[Mis]interpreting Title IX: How Opponents of Transgender Equality are Twisting the Meaning of Sex Discrimination in School Sports

Introduction

Abstract

Anti-trans advocates have created a smokescreen—painting transgender people as a threat to cisgender women and girls—in order to push their latest legislation targeting trans students’ participation in school sports. This Article rebuts the argument that there are competing sex discrimination interests when it comes to school athletics and challenges the idea that rights and opportunities for cisgender women and girls are threatened when transgender people are treated equally. Anti-trans sports bans are not based in science or reality. Rather, science serves as a post hoc justification for race and sex stereotypes about women and sports.
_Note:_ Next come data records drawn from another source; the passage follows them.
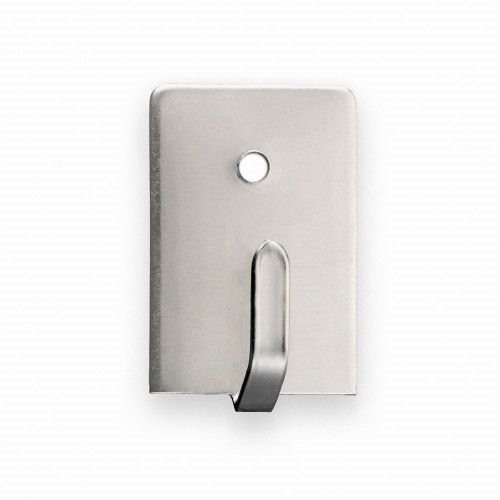 COLGADOR ADHESIVO ACERO 4 US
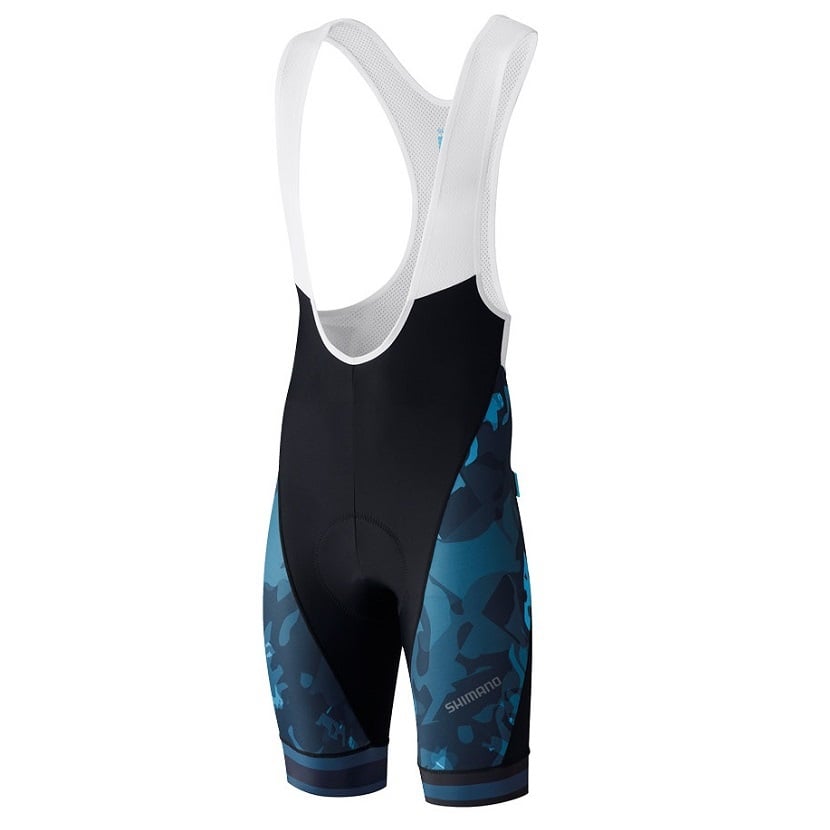 Shimano Breakaway Bib Shorts - Neon Blue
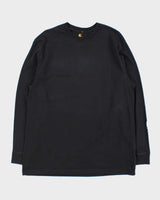 Vintage Carhartt Original Fit Crewneck Long Sleeve Logo T-Shirt - L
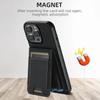 Magnetic Cowhide Leather Case for IPhone 16 Pro Max 17 AIR 17E 16E 15 Plus 14 Pro 13 12 Detachable Wallet Card Slot Holder Cover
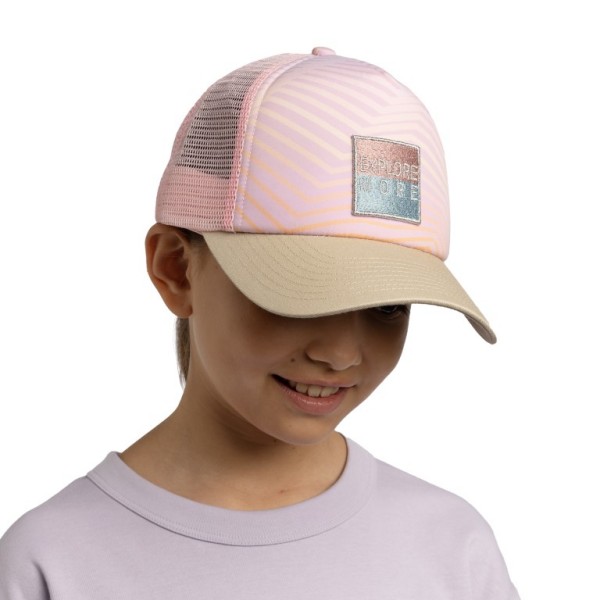 buff® otroška trucker kapa s šiltom katsy orchid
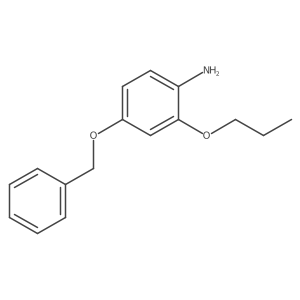 4-(Benzyloxy)-2-propoxyaniline Structure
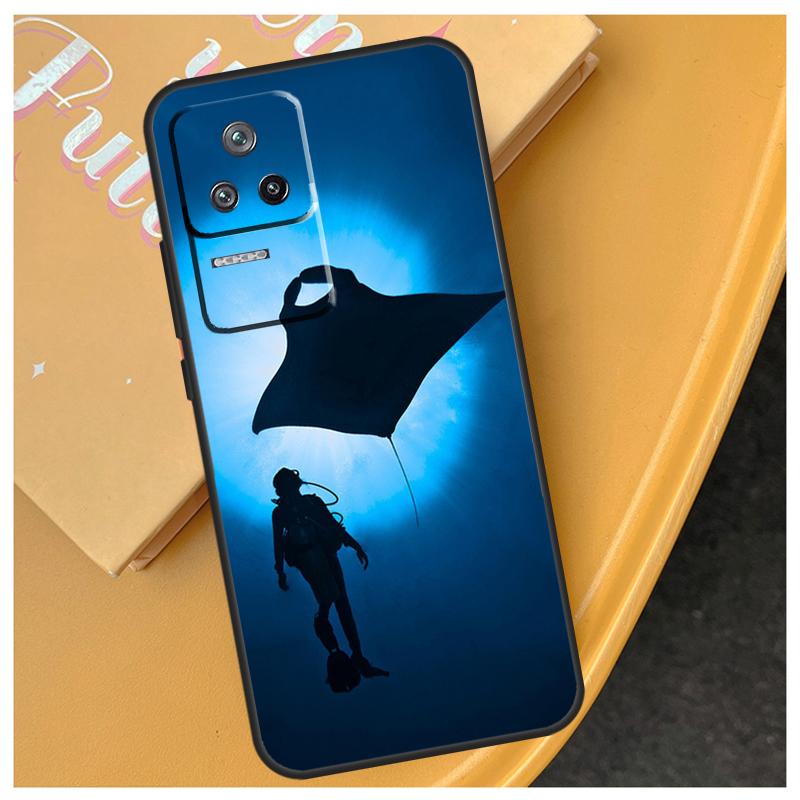 Animal Manta Ray Funda For Xiaomi 17 Pro Max 15 14 Ultra 13T 14T 15T POCO X7 Pro X5 X6 F5 F6 F7 F8 Ultra Case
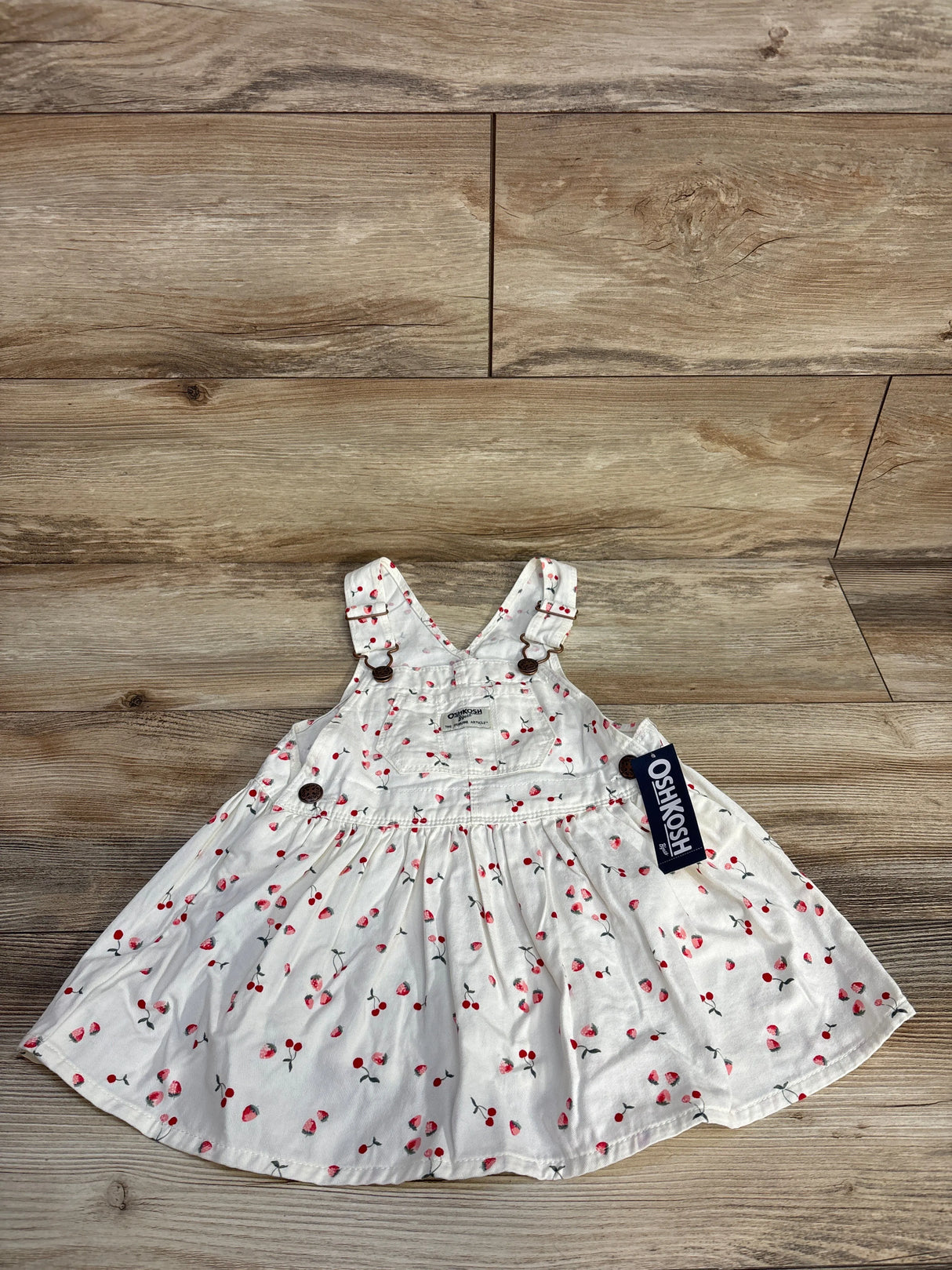 NEW OshKosh Cherry Print Skirtall Cream sz 2T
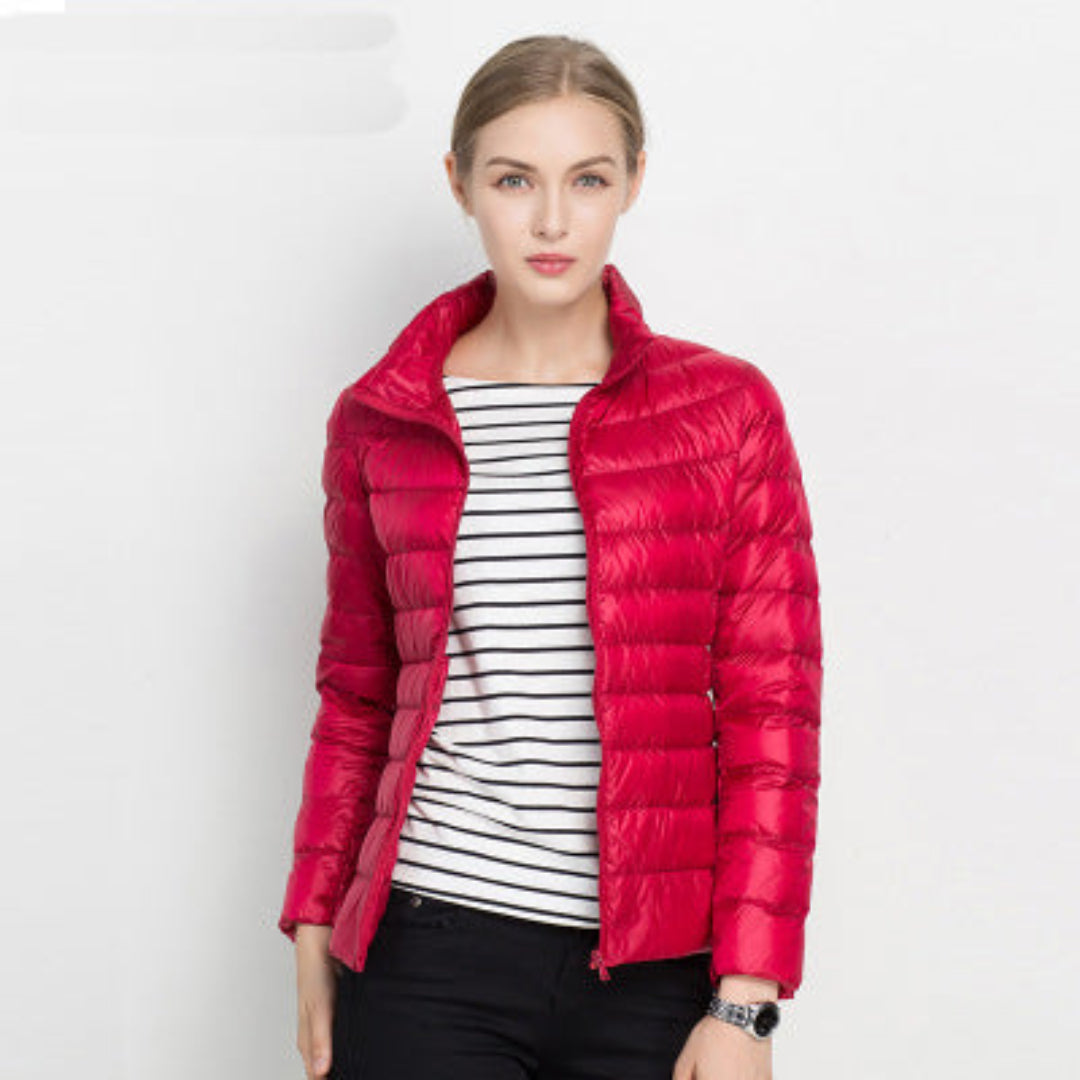 Warm lightweight women's down jacket with slim fit | Short winter jacket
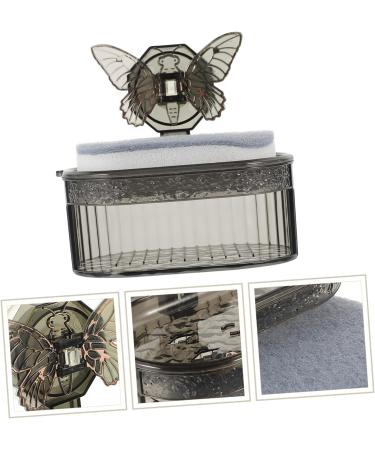Ciieeo Bathroom Supply Sponge Draining Holder Sink Pc Soap Grey 13.9X13.4X8.5CM - Buy Online on GoSupps.com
A look into the origins of “sex testing” in sports makes it abundantly clear that sex testing and trans exclusion is part and parcel of a long history of gender policing of women, girls, and nonbinary people, particularly people of color. Laws or policies that force people to prove their gender through invasive testing are antithetical to gender equality goals and only further entrench race and sex stereotypes. I argue that when such bans target students, they contravene federal law and the Constitution. The Supreme Court’s recent decision in Bostock v. Clayton County made clear that anti-trans discrimination is sex discrimination. I argue that there is no way for opponents to distinguish the breadth of Bostock’s holding from applying to school sports under Title IX—nor can these laws survive constitutional analysis. An examination of the asserted state interests in recent sports bans reveals that they are rooted in anti-trans animus and sex stereotypes, not a genuine interest in women’s sports and gender equity.